Newspaper publisher and trade unionist (c. 1798 – 1860)

Adolphe Jacquies (c. 1798 - 30 January 1860) was a Canadian shopkeeper, printer, trade unionist, and newspaper publisher in Quebec City.

Born in Bordeaux, he immigrated to Quebec City sometime before 1826. In 1836, he reorganised the Quebec City printers into the Canadian Typographical Union. He became a typographer in 1837 and published a newspaper called Le Fantasque. In 1839, he was arrested for printing a poem in the paper and released afterwards with health complications. He continued printing newspapers and wrote editorials for the Canadian Colonist and Commercial Advertiser. His views were sympathetic to the Parti Patriote and liberal causes. He died in Quebec City.

==Early life==

Jacquies was born in Bordeaux, France, c. 1798. His father was Hilaire-Jacob Jacquies and his mother was Adélaïde Prahm. Jacquies immigrated to Quebec City sometime before 1826 and opened a confectionery business.

In 1836, Jacquies helped to reorganise the printers in Quebec City into a union, which was eventually called the Canadian Typographical Union. Jacquies convinced 66 members from twelve workshops to join the union and served as its president. The union disbanded eight years later.

==Printing career==

Jacquies became a typographer and beginning in 1837, he printed the weekly Le Fantasque paper for Napoléon Aubin. In 1839 he was arrested and his press seized for printing a poem in Le Fantasque by Joseph-Guillaume Barthe called Aux exilés politiques canadiens. Jacquies was released later that year after several doctors requested his release. His health was negatively affected by his time in prison, and he struggled with mobility issues for the rest of his life. His printing equipment was returned to him later that year in a damaged condition. In 1852, he was awarded £100 from the rebellion losses commissioners for his treatment during his imprisonment.

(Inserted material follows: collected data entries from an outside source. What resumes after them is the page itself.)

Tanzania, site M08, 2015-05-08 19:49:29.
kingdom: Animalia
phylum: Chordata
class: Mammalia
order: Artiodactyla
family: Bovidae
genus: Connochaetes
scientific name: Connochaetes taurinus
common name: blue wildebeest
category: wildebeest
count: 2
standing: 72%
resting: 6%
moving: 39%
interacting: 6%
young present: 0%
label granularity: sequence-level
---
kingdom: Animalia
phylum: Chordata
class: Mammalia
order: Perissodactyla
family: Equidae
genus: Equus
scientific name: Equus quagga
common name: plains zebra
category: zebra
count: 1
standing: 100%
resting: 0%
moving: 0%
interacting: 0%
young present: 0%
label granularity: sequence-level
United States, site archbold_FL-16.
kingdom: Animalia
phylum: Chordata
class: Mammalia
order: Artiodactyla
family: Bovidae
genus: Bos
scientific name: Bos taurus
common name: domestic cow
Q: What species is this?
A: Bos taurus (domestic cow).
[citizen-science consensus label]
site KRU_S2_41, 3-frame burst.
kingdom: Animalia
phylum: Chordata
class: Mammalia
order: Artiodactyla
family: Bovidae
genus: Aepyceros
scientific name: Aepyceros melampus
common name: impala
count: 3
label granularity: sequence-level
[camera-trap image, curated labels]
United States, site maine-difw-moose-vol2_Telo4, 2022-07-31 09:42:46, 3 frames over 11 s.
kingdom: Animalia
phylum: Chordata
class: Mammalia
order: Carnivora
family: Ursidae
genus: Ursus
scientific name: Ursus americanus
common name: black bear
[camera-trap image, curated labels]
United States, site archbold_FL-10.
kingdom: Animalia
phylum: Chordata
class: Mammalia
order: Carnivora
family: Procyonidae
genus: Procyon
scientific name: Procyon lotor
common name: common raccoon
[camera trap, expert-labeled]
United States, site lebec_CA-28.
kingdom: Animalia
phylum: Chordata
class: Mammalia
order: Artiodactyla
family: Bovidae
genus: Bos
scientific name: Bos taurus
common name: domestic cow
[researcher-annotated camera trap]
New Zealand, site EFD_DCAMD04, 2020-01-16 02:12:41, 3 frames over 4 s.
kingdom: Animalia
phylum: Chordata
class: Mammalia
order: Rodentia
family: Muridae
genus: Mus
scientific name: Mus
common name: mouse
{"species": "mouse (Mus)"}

Following his release, he started publishing the Canadian Colonist and Commercial Advertiser. The bi-weekly English paper was published for two years. Although most articles in the paper were reprints from other papers, it also contained editorials written by Jacquies. The paper was against the Act of Union that united Upper Canada and Lower Canada into the Province of Canada: the paper published that the process for the province's creation was undemocratic and created a larger civil service. The paper also denounced England's pursuit of free trade policies, believing that Canada needed preferential treatment for England to buy its timber so that they could afford to buy England manufactured goods.

In 1841 Jacquies acquired a Conservative newspaper called British North American and renamed it to the Quebec Argus. He also printed the Quebec Times, another Conservative newspaper. He may have moved to Montreal during this time, as his wife died there in 1847.

==Personal life, ideology, and death==

Jacquies married Catherine Ponsy in Quebec City on 10 June 1828. They had nine children.

Jacquies was sympathetic to the Parti Patriote, a Francophone liberal party. He promoted workers' rights and liberal ideological ideas including responsible government and unions for workers.

He died in Quebec City on 30 January 1860.